# Stripping Parade boots.



## Pryce (20 Aug 2012)

I was wondering how to properly strip parade boots(Both old and in my case the new moon boots). I've always used hot water and a SOS pad, But recently i have been encountering dry boots. Like when you touch them you can feel the dryness on the boot. So i'm just looking out for other methods that are more full proof in my opinion.


----------



## Neolithium (20 Aug 2012)

I've just always used hot water and elbow grease for my boots. I've heard of people using nail polish remover but haven't tried it personally so don't consider this an endorsement for that path.


----------



## Fishbone Jones (20 Aug 2012)

Orbital sander and 40 grit carbide paper.


----------



## Danjanou (20 Aug 2012)

You're QOR right?so you can do what I did on Saturday . Go over to Gore Park in front of Fort York Armouries and stand around for 2 hrs while they organize the Warriors Day Parade.

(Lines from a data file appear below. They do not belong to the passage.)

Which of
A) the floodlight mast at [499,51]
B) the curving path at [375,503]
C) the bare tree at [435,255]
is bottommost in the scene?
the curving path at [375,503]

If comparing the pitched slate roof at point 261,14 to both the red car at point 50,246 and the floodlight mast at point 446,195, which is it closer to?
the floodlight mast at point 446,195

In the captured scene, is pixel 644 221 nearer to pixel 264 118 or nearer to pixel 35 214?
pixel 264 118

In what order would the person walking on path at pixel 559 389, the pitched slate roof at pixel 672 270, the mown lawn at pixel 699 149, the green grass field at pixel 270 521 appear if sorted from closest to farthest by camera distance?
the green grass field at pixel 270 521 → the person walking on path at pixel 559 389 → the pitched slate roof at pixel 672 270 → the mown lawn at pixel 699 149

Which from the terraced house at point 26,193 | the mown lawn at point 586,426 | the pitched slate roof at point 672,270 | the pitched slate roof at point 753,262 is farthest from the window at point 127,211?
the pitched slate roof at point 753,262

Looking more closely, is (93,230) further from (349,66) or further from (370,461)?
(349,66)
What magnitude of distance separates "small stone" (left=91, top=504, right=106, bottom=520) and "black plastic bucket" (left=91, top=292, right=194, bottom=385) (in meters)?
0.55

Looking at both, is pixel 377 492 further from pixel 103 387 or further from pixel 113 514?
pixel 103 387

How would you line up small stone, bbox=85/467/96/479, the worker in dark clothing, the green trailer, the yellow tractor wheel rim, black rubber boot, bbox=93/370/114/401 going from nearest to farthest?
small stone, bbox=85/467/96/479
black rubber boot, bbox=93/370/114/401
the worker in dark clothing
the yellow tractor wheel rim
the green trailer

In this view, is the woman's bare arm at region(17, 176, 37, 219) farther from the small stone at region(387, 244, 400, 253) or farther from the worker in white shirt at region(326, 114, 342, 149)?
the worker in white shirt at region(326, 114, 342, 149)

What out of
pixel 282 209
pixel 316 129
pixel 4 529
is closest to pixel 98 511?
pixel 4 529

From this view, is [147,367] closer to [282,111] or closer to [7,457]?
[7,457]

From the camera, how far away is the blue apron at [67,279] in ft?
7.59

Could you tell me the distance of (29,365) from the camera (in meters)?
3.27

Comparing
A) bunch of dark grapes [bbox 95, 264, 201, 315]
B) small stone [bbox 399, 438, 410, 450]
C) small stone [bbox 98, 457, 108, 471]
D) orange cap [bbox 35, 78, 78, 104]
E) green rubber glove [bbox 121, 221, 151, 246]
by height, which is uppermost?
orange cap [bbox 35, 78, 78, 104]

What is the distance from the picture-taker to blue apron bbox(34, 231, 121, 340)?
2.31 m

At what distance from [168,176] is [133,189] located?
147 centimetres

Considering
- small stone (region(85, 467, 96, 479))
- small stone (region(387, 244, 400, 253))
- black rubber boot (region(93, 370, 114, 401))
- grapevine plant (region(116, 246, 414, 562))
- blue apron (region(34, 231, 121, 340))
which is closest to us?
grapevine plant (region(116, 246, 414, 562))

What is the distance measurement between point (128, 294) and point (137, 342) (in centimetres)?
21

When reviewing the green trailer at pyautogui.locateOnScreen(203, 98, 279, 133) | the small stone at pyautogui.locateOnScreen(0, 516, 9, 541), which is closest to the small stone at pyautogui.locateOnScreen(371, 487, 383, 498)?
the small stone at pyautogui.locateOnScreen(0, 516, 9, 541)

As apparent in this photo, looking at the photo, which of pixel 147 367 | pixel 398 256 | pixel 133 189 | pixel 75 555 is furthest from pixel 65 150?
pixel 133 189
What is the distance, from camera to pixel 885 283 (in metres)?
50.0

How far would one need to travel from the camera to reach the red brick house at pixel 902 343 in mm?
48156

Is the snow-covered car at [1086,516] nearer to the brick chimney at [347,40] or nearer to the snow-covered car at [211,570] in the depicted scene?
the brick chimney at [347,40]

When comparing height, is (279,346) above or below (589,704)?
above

The gravel that gets tossed all  over your boots/shoes will strip it off in about 30 minute sof normal waklking back and forth. Just wipe off all the dust and voila you're good to go. Spend another year shining  them up and go do the same thing next August.  :


----------



## Kat Stevens (20 Aug 2012)

On a side note, I'd love to discuss your bomb disposal stories with you.  I bet you must have some hair raising tales, and I'd be excited to hear some of them.


----------



## mariomike (20 Aug 2012)

Topic: "How to strip cadet boots":
http://forums.army.ca/forums/threads/23998.0

Topic: "Best way to strip parade boots?":
http://forums.army.ca/forums/threads/97594.0


----------



## mba2011 (20 Aug 2012)

Magic erasers, Vim cream, and elbow grease worked like a charm for me.


----------



## Pryce (20 Aug 2012)

@Kat, ummm (I'm a Cadet) I was working at the Rope bridge at CSTC Backdown, and i was given the nickname of Bob after Bob barker since my last name is Pryce. Our OCdt and myself were clearing some blank casings from the cadet area, and this is when i saw a rusty looking 'rock'. Well it ended up not being a rock but rather a mortar, and of all things to do I dropped it out of shock. Even though the commissionaire's said it was probably, and the used 'probably' not live, they still disposed of it. And that's how I got the name of Bomb Disposal Bob. But this is going to lead to off topic discussion. :moose:


----------



## Kat Stevens (21 Aug 2012)

Oh, that's very disappointing, but cool story nonetheless!


----------



## Pryce (10 Sep 2012)

I ended up using hot water, a S.O.S pad, a Hair dryer and saddle soap to moisten the leather. Thanks!


----------



## Eye In The Sky (10 Sep 2012)

I use mineral spirits.


----------



## BernDawg (11 Sep 2012)

I've stripped several pairs of boots in several different ways. the most common and effective seems to be hot, HOT water and steel wool or a stiff bristled brush. Another method I have used is to blowtorch the boots in waves and wipe the polish off with rags (don't laugh, it works). I've also soaked them in hot water over night and wiped the polish off in the morning, not quite as effective and you still have to scrub at them. I personally wouldn't use SOS pads as the soap residue will probably have an adverse affect on the re-polishing.


----------